*What you are asked to do*: Pick out each line in the entries below that contains the word "closest" and copy those lines. Matching is case-sensitive.

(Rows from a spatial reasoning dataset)
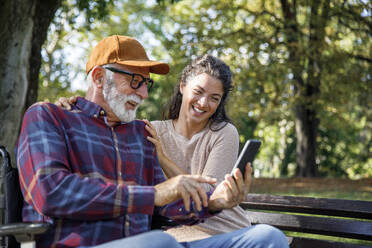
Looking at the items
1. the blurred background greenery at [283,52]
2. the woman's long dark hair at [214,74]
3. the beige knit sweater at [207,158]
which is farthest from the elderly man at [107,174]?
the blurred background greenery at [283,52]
--
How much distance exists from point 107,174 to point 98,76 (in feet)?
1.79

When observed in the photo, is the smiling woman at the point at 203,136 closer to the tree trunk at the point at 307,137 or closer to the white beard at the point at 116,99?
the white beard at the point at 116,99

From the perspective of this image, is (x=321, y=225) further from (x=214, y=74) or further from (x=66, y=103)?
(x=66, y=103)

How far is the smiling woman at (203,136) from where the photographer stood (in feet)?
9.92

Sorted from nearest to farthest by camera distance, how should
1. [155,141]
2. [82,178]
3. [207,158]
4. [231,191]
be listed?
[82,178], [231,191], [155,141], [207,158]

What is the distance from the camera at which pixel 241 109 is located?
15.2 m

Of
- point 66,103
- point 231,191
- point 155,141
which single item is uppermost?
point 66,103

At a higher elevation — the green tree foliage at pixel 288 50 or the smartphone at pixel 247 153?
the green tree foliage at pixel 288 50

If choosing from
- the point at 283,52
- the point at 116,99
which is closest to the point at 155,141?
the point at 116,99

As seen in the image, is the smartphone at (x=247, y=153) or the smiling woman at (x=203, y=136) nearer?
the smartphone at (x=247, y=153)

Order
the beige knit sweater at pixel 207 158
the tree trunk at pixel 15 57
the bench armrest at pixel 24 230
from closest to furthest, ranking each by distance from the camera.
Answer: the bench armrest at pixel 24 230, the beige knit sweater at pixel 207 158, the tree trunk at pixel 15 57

*Final result*:
which is closest to the point at 155,141?
from closest to furthest, ranking each by distance from the camera.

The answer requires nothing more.